### DIRECTIONS FOR THIS TASK
Leave the pictures out and restate every line below exactly.

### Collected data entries
▬▬▬▬▬▬
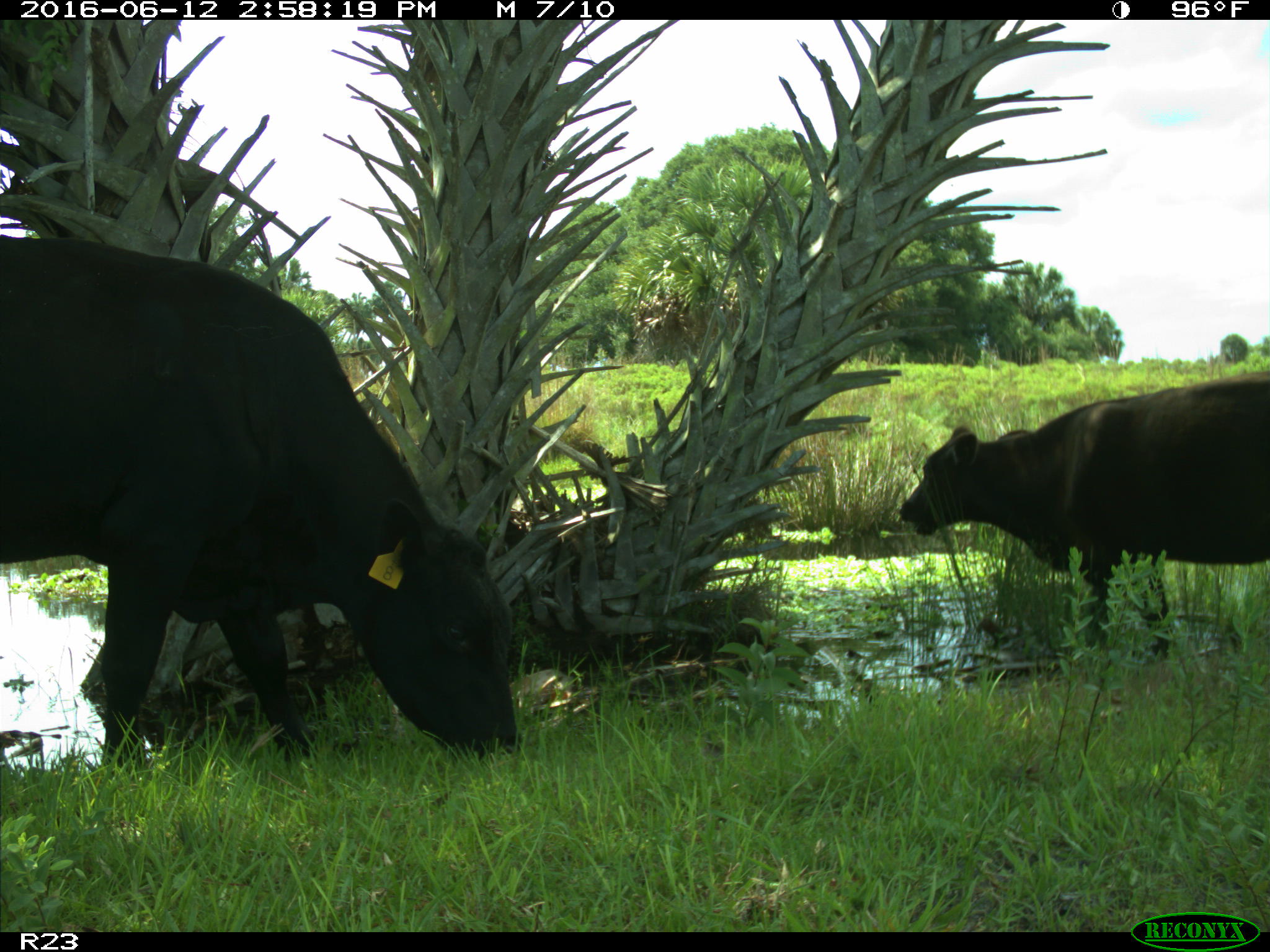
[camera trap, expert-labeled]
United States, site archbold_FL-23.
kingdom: Animalia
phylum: Chordata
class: Mammalia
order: Artiodactyla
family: Bovidae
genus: Bos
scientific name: Bos taurus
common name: domestic cow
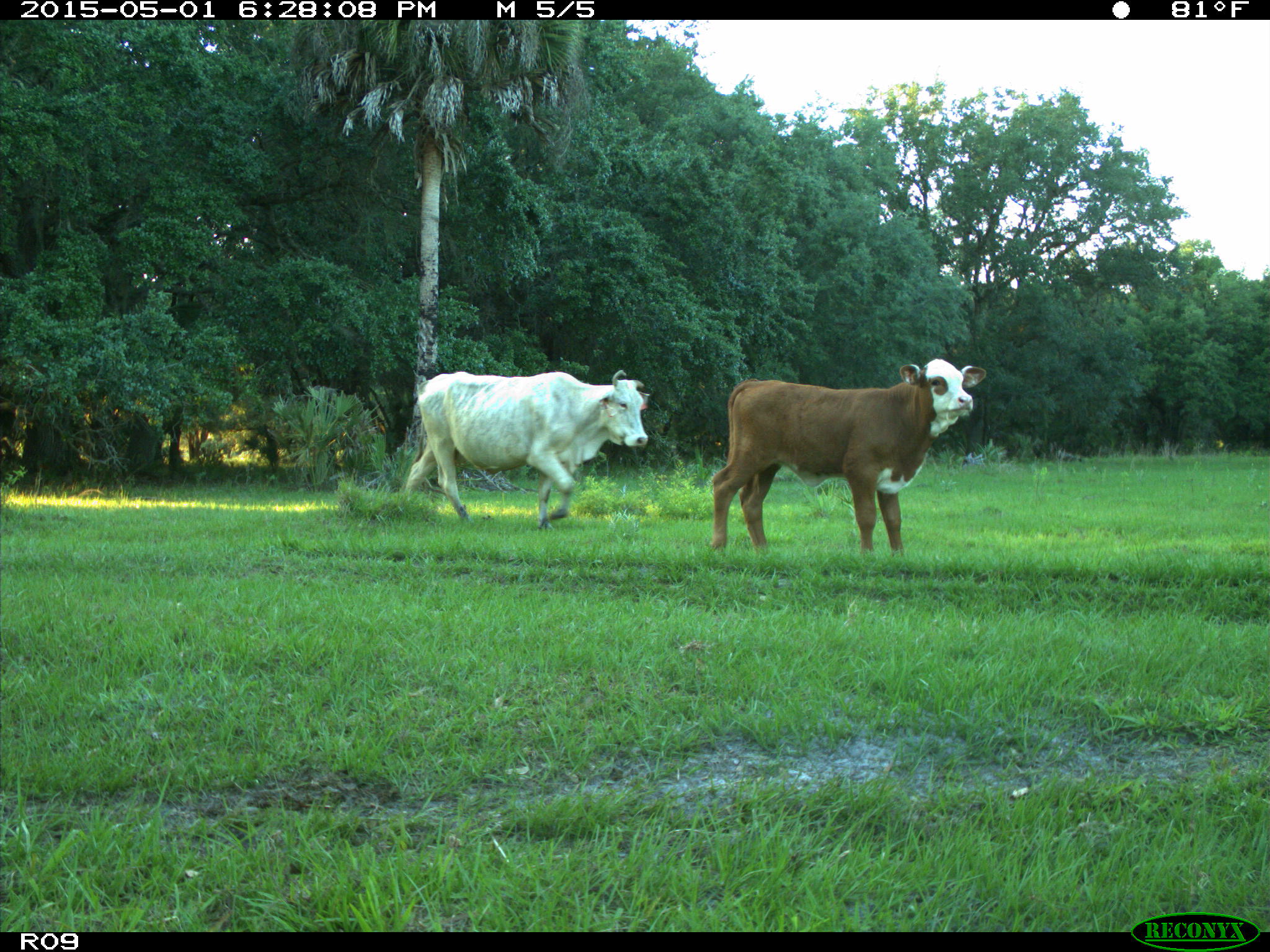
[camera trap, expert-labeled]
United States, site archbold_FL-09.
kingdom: Animalia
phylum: Chordata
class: Mammalia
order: Artiodactyla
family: Bovidae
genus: Bos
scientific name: Bos taurus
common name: domestic cow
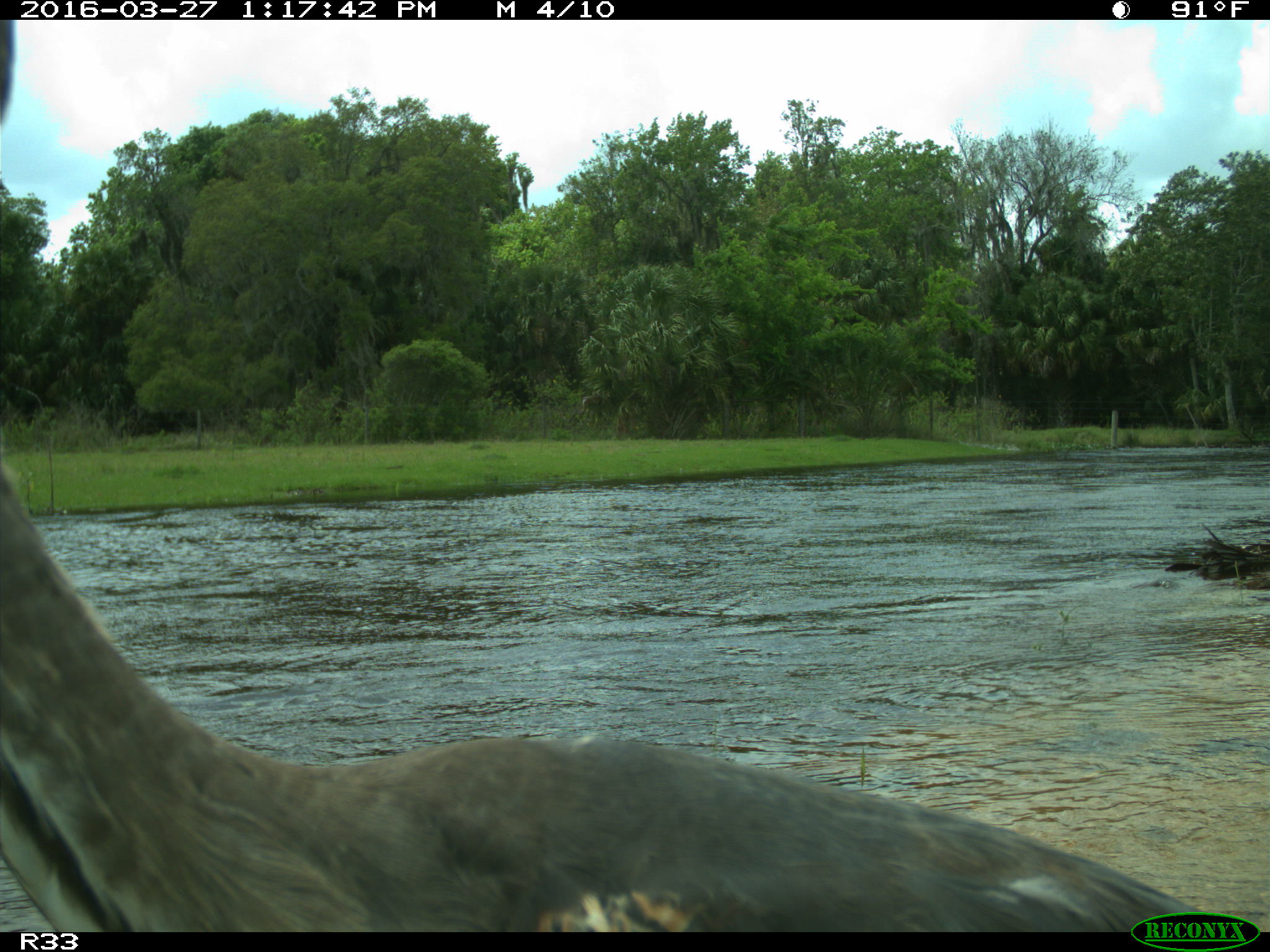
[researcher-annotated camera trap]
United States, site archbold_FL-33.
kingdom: Animalia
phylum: Chordata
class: Aves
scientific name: Aves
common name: birds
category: unidentified bird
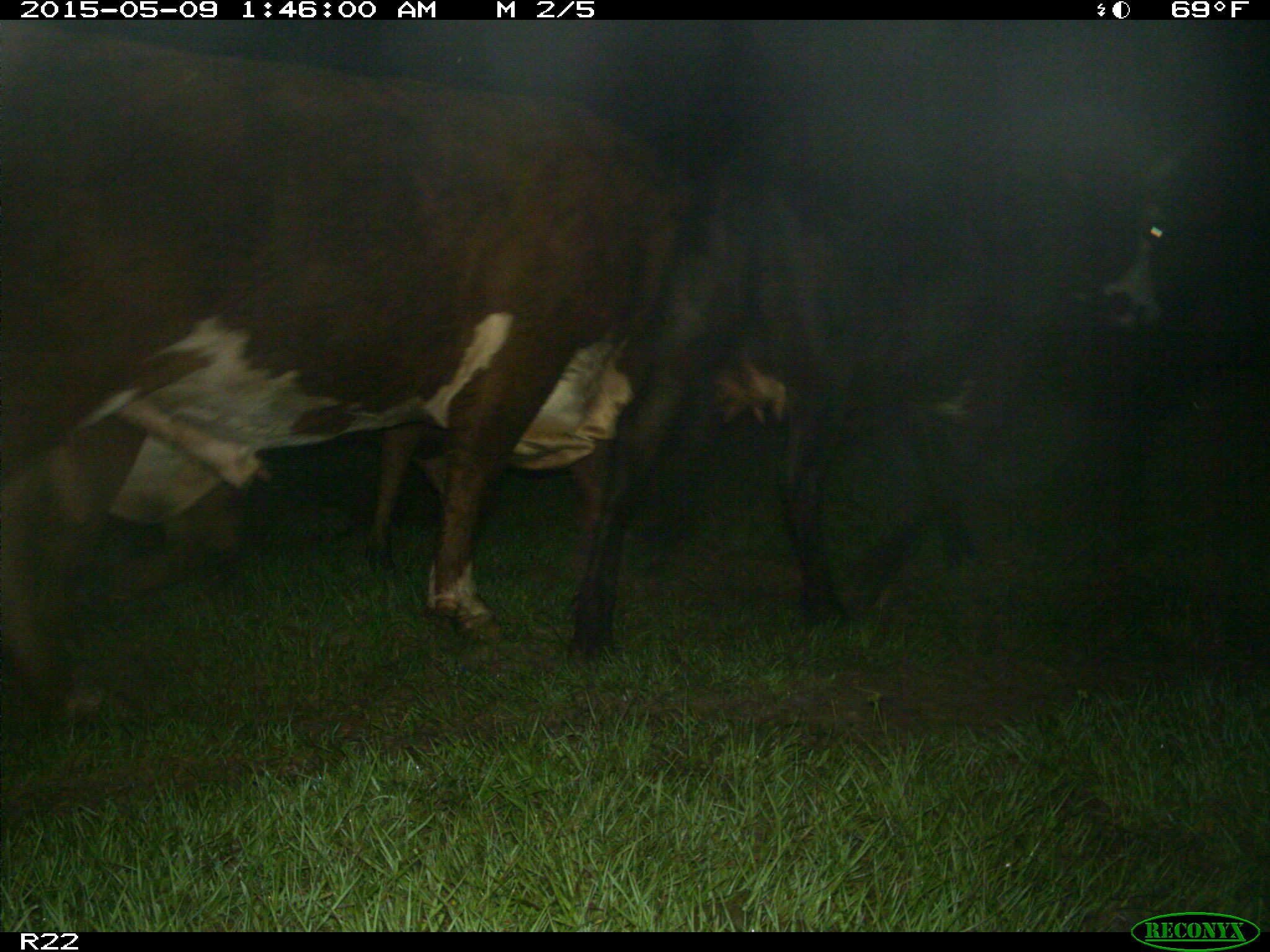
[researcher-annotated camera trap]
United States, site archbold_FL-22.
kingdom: Animalia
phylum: Chordata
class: Mammalia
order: Artiodactyla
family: Bovidae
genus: Bos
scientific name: Bos taurus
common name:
▬▬▬▬▬▬
### ANSWER TO THIS EXERCISE
[camera trap, expert-labeled]
United States, site archbold_FL-23.
kingdom: Animalia
phylum: Chordata
class: Mammalia
order: Artiodactyla
family: Bovidae
genus: Bos
scientific name: Bos taurus
common name: domestic cow
[camera trap, expert-labeled]
United States, site archbold_FL-09.
kingdom: Animalia
phylum: Chordata
class: Mammalia
order: Artiodactyla
family: Bovidae
genus: Bos
scientific name: Bos taurus
common name: domestic cow
[researcher-annotated camera trap]
United States, site archbold_FL-33.
kingdom: Animalia
phylum: Chordata
class: Aves
scientific name: Aves
common name: birds
category: unidentified bird
[researcher-annotated camera trap]
United States, site archbold_FL-22.
kingdom: Animalia
phylum: Chordata
class: Mammalia
order: Artiodactyla
family: Bovidae
genus: Bos
scientific name: Bos taurus
common name:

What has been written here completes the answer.